Als Vorbild für ein "besseres" RKI war in der Vergangenheit immer wieder die deutlich autonomere und finanziell besser ausgestattete US-Seuchenschutzbehörde CDC genannt worden. In der Regierungskoalition sowie in der Union gibt es schon seit Jahren Rufe nach einer besseren Trennung der Aufgaben.
"Das RKI muss unabhängig wissenschaftliche Empfehlungen aussprechen können und das Gesundheitsministerium muss die Politik machen. Eine Durchmischung dieser Aufgaben führt sonst schnell zu Chaos", sagte der FDP-Bundestagsabgeordnete Andrew Ullmann im Februar 2022 zu unserer Redaktion. In ihrem Koalitionsvertrag einigten sich SPD, Grüne und FDP dazu auf den Satz: "Das RKI soll in seiner wissenschaftlichen Arbeit weisungsungebunden sein."

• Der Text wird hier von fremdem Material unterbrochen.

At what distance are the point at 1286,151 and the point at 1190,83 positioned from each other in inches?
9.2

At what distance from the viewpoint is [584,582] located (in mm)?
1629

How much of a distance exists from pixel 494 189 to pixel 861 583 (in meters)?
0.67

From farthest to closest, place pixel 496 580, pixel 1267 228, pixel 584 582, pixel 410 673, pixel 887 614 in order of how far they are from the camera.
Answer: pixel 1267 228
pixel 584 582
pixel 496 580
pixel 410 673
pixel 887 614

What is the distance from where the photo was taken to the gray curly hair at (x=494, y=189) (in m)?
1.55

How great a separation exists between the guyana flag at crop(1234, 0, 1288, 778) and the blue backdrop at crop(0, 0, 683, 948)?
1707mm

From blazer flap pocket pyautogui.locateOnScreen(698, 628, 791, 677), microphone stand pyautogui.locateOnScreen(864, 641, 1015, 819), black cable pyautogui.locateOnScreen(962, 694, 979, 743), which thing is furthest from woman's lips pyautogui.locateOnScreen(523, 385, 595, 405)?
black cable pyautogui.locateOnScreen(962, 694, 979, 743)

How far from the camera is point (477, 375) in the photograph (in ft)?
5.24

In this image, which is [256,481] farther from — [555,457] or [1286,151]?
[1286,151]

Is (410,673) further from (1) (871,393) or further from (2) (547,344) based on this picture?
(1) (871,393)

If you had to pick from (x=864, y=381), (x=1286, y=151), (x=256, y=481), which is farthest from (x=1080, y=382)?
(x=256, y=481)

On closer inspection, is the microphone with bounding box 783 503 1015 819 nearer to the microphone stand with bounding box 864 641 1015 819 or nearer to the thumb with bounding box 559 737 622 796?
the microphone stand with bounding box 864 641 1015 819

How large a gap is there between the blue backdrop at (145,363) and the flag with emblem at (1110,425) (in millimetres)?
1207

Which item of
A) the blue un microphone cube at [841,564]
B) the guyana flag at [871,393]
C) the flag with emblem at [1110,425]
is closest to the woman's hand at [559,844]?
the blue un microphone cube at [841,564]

Eine große Reform ist nun aber nicht mehr absehbar. Die Grundstruktur habe sich bewährt und solle erhalten bleiben, sagte Lauterbach am Mittwoch. Der neue RKI-Präsident Schaade könne jederzeit "Vorschläge für die Weiterentwicklung" machen. Ob Schaade gegenüber dem Minister in Zukunft allerdings die Muskeln spielen lassen wird, bleibt abzuwarten. In der gemeinsamen Pressekonferenz sagte er, das Ministerium gebe die Forschungsthemen vor, das RKI sei dann frei in der Wahl seiner Methoden und der Interpretation der Ergebnisse. Das müsse seiner Meinung nach auch weiterhin so bleiben.
Verwendete Quellen:
- Pressekonferenz mit Karl Lauterbach in der Bundespressekonferenz
- Bundesregierung.de: Koalitionsvertrag zwischen SPD, Bündnis 90/Die Grünen und FDP
- Tagesspiegel vom 2. November 2021: Was wird aus Wielers RKI?